I refer to the article “Public assistance payouts may increase” (Straits Times, Oct 29).
It states that “From July 2016, a one-person household on the scheme received $500 monthly, up from $450. And a two-person household received $870, up from $790.
In the MSF’s 2017 financial year, which ended in March, there were 4,409 households on the scheme, up 24 per cent from the 3,568 families in 2013. Most of those on public assistance are poorly educated, elderly singles who live alone.”
As far as I can find by googling – the amount was increased from $230 (in around 2002 or earlier), $260 in 2003, to $290 (2007 or earlier), to $330 in 2008, to $360 in 2009, from $400 to $450 in 2013, and to $500 in 2016.
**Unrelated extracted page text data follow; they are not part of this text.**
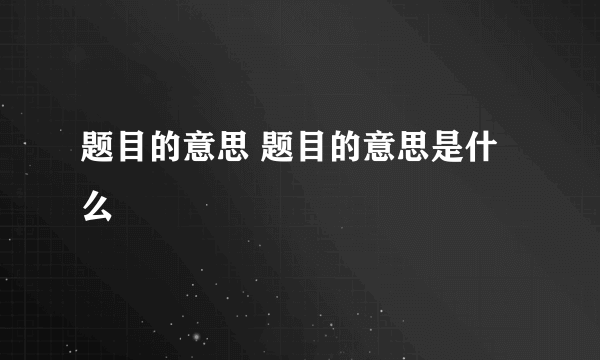 题目的意思 题目的意思是什么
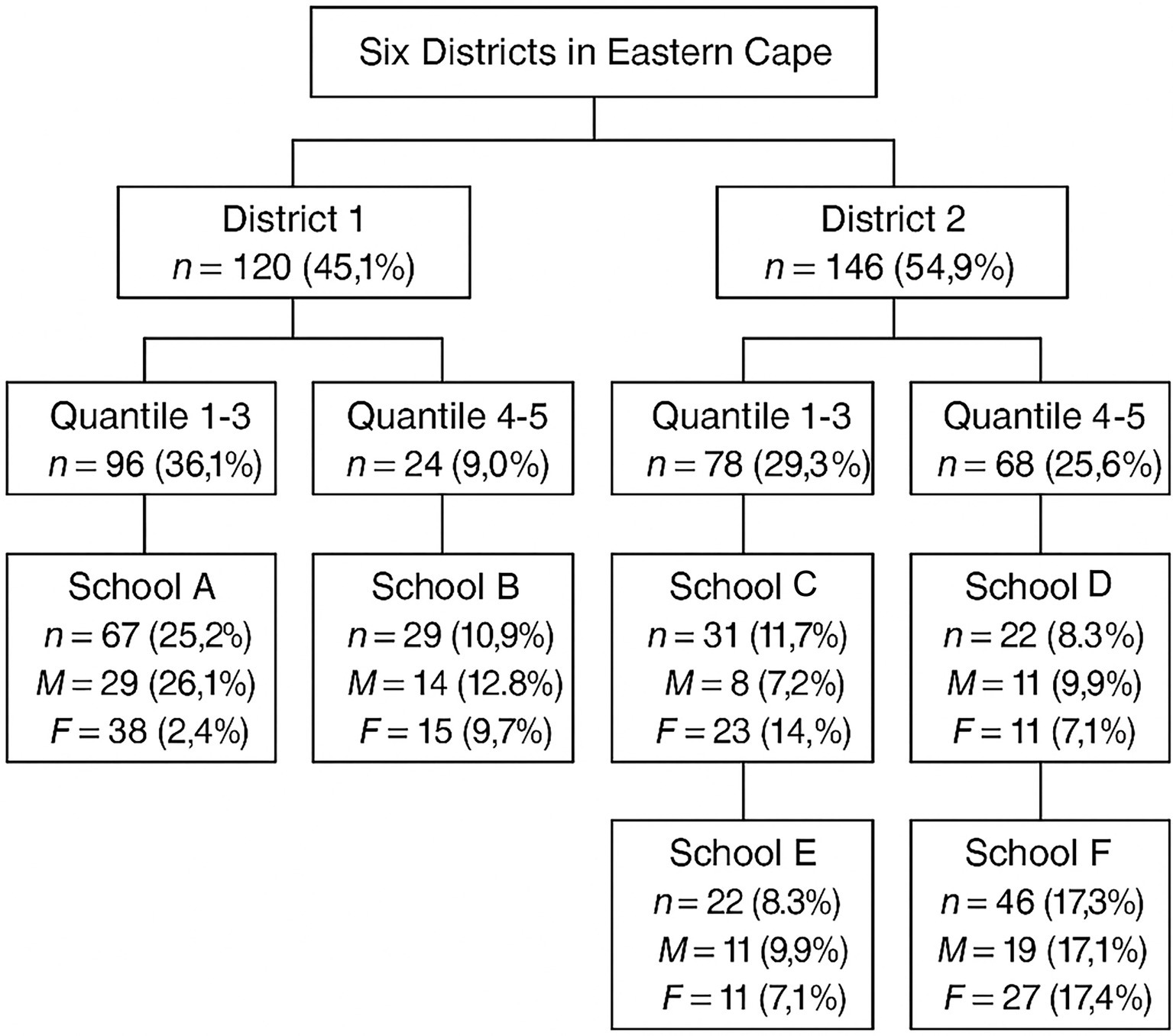 Six Districts in Eastern Cape

District 1
$n = 120$ (45,1%)

District 2
$n = 146$ (54,9%)

Quantile 1-3
$n = 96$ (36,1%)

Quantile 4-5
$n = 24$ (9,0%)

Quantile 1-3
$n = 78$ (29,3%)

Quantile 4-5
$n = 68$ (25,6%)

School A
$n = 67$ (25,2%)
$M = 29$ (26,1%)
$F = 38$ (2,4%)

School B
$n = 29$ (10,9%)
$M = 14$ (12.8%)
$F = 15$ (9,7%)

School C
$n = 31$ (11,7%)
$M = 8$ (7,2%)
$F = 23$ (14,%)

School D
$n = 22$ (8.3%)
$M = 11$ (9,9%)
$F = 11$ (7,1%)

School E
$n = 22$ (8.3%)
$M = 11$ (9,9%)
$F = 11$ (7,1%)

School F
$n = 46$ (17,3%)
$M = 19$ (17,1%)
$F = 27$ (17,4%)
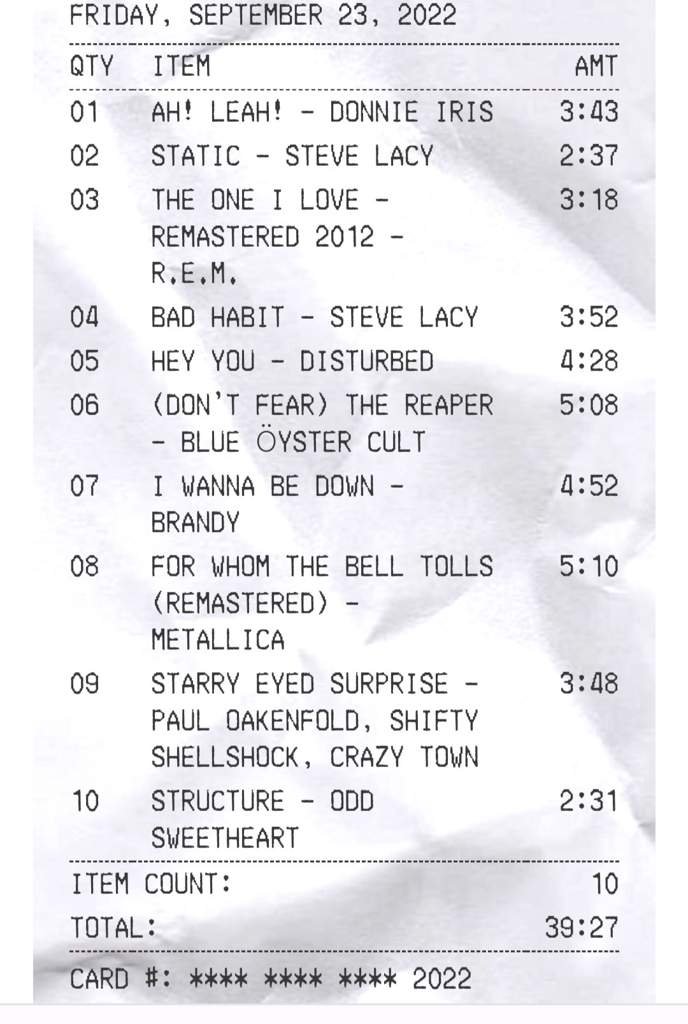 FRIDAY, SEPTEMBER 23, 2022

| QTY | ITEM | AMT |
|---|---|---|
| 01 | AH! LEAH! - DONNIE IRIS | 3:43 |
| 02 | STATIC - STEVE LACY | 2:37 |
| 03 | THE ONE I LOVE - REMASTERED 2012 - R.E.M. | 3:18 |
| 04 | BAD HABIT - STEVE LACY | 3:52 |
| 05 | HEY YOU - DISTURBED | 4:28 |
| 06 | (DON'T FEAR) THE REAPER - BLUE ÖYSTER CULT | 5:08 |
| 07 | I WANNA BE DOWN - BRANDY | 4:52 |
| 08 | FOR WHOM THE BELL TOLLS (REMASTERED) - METALLICA | 5:10 |
| 09 | STARRY EYED SURPRISE - PAUL OAKENFOLD, SHIFTY SHELLSHOCK, CRAZY TOWN | 3:48 |
| 10 | STRUCTURE - ODD SWEETHEART | 2:31 |

ITEM COUNT: 10
TOTAL: 39:27

CARD #: **** **** **** 2022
So, does this mean that the amount only increased by about $270 ($500 – $230) in the last 15 years or so (estimate)?
If so, does it mean that the average increase per year was only about $18 per year ($500 – $230 divided by 15 years), before adjusting for inflation?
As Prof Tommy Koh said is his dialogue with the DPM (aired on Channel NewsAsia on 28 October) that Singapore is among the five richest countries in the world by per capita income – don’t you think we should be ashamed of our miserly public assistance to destitute Singaporeans?